DOMESTIC WORK IS WORK TOO
They do critical work but the continued failure to include them in the act to claim for injuries sustained at work is unconstitutional, write Kelebogile Khunou and Thulani Nkosi
In an imment court case, the Pretoria High Court will hear the matter of Mahlangu v Minister of Labour, in which the surviving daughter of a domestic worker, who died at her employer’s home, will be challenging the constitutionality of the Compensation for Occupational Injuries and Diseases Act (Coida). The act excludes domestic workers from its definition of “employee” and precludes them from claiming from the Compensation Fund for work-related injuries, illnesses or death.
On March 31 2012, Maria Mahlangu, a domestic worker who was partially blind, was allegedly washing the outside of some windows when she slipped from the stepladder on which she was standing and fell into the adjacent pool, which was unfenced and uncovered. Maria could not swim and drowned. Her body was discovered hours later by her employer, who had been present in the home at the time of the incident.
When the employer was asked to compensate the family, he replied that he could only afford to give them R2 500. If Maria had been employed in any place other than as a domestic worker, her dependants would have been eligible for compensation for her death, which occurred at work. Instead, her daughter and grandson, for whom she was the sole breadwinner, were left destitute.
Employers pay into the Compensation Fund each month for each employee. In the event of injuries, diseases or death arising out of and in the course of employment, statutory benefits are paid from the fund to employees or dependants of deceased employees.
The act, however, expressly excludes domestic workers, defining an “employee” as “a person who has entered into or works under a contract of service or of apprenticeship or learnership, with an employer … but does not include … a domestic employee employed as such in a private household”. A case can be made that this amounts to discrimination against domestic workers, the majority of whom are poor black women.

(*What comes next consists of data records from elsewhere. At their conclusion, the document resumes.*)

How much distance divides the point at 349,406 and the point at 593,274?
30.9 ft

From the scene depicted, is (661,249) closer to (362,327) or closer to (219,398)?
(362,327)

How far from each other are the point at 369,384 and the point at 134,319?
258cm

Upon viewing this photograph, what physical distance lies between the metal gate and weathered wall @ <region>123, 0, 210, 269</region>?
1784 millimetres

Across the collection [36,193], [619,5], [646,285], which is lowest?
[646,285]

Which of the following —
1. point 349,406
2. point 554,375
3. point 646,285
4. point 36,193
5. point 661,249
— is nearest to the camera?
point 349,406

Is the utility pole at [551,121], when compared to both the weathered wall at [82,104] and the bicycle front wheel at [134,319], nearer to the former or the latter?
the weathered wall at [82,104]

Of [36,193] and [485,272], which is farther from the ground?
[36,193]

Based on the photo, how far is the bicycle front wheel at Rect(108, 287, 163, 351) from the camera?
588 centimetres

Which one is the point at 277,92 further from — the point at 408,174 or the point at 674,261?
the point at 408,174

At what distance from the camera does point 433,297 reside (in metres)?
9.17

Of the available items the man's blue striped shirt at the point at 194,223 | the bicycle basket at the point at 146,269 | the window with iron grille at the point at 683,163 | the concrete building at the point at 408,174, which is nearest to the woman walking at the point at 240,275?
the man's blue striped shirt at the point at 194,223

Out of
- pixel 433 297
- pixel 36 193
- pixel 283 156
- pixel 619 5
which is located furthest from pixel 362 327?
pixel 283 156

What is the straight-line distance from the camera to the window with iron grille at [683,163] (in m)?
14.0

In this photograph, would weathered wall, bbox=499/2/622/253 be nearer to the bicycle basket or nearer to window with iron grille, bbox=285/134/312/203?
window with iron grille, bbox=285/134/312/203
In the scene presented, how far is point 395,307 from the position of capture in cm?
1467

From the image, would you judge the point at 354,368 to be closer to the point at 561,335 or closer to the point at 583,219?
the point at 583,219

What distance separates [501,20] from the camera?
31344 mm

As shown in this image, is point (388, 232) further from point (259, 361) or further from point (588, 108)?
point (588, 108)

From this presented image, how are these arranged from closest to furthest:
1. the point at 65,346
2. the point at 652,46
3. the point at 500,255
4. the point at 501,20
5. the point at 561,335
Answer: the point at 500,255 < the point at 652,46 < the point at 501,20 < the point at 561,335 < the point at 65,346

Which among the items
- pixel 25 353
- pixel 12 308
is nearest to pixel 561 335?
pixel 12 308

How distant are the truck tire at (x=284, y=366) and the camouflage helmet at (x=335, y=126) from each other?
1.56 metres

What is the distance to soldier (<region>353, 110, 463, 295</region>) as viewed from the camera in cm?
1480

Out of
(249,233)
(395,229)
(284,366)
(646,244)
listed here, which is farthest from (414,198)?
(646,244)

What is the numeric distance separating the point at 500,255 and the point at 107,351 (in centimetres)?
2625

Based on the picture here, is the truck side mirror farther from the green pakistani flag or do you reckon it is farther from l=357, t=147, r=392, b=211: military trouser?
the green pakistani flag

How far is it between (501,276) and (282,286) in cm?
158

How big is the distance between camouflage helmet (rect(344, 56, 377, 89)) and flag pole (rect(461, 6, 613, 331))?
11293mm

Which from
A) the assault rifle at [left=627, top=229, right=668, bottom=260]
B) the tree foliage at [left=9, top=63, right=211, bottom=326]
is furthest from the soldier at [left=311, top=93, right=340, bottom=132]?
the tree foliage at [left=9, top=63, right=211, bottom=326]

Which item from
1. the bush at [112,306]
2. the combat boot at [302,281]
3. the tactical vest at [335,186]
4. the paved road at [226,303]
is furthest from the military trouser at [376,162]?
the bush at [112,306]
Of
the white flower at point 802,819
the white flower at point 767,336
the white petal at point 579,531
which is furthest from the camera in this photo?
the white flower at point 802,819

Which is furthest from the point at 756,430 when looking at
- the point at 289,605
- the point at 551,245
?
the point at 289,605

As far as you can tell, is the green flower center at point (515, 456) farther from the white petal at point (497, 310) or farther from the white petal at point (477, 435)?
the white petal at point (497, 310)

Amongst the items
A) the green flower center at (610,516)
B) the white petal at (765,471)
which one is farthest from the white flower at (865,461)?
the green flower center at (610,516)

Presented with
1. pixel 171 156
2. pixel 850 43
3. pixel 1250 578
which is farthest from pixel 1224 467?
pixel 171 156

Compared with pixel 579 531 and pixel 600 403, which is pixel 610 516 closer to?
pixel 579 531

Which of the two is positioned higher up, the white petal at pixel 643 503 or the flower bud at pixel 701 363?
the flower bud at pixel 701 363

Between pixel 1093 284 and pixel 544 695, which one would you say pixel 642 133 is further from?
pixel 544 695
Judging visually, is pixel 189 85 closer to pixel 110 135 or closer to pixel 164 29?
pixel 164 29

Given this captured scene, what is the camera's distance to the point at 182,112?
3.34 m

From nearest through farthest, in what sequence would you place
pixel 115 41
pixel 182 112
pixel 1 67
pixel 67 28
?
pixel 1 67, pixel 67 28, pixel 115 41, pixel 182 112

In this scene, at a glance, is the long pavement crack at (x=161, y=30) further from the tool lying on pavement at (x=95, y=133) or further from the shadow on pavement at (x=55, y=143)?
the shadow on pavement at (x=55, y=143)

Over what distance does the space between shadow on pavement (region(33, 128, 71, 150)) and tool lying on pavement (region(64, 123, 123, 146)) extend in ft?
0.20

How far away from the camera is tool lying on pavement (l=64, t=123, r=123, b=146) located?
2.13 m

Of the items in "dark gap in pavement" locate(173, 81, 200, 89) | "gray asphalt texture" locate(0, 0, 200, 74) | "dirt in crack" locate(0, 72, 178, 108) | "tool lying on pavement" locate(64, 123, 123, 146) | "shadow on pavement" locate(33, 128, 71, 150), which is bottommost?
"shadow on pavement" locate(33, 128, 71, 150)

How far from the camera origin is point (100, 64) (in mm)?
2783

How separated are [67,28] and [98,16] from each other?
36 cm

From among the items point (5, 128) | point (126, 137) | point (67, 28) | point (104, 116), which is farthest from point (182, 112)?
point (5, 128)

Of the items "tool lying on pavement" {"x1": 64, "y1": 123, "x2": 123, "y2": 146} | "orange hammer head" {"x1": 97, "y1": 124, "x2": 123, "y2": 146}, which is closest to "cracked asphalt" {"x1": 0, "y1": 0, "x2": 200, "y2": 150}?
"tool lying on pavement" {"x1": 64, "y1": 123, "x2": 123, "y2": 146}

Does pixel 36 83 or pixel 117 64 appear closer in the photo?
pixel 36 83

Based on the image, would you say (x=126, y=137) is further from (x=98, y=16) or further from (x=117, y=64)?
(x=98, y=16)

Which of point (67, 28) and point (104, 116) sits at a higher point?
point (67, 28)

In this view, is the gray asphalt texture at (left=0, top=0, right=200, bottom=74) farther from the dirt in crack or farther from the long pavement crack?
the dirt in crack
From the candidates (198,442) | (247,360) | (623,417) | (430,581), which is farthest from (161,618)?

The effect of this exclusion is that domestic workers, 75% of whom, according to the National Income Dynamics Survey of 2012, are the sole income providers for their families, cannot claim from the fund, as their employers are absolved from contributing to it. This leaves them and their families vulnerable and without a safety net against loss of income due to workplace injury, illness or death.
Domestic work is not viewed by the public as having occupational hazards. Instead, hundreds of domestic workers, which includes gardeners, drivers and caregivers, according to the Department of Labour’s definition, experience work-related injuries and illnesses or, like Maria Mahlangu, have died. In a study commissioned by Solidarity Center to investigate the incidences of workplace injury among domestic workers in South Africa, interview respondents reported injuries, ailments and diseases such as dog bites, blindness, deafness, arthritis, back injuries, chronic spinal cord injuries, broken limbs, cuts, tuberculosis, asthma and bone fractures. Incidences of physical violence from employers have also been reported. While all other employees have a fail-safe against injuries and diseases sustained in the workplace, domestic workers are left out in the cold.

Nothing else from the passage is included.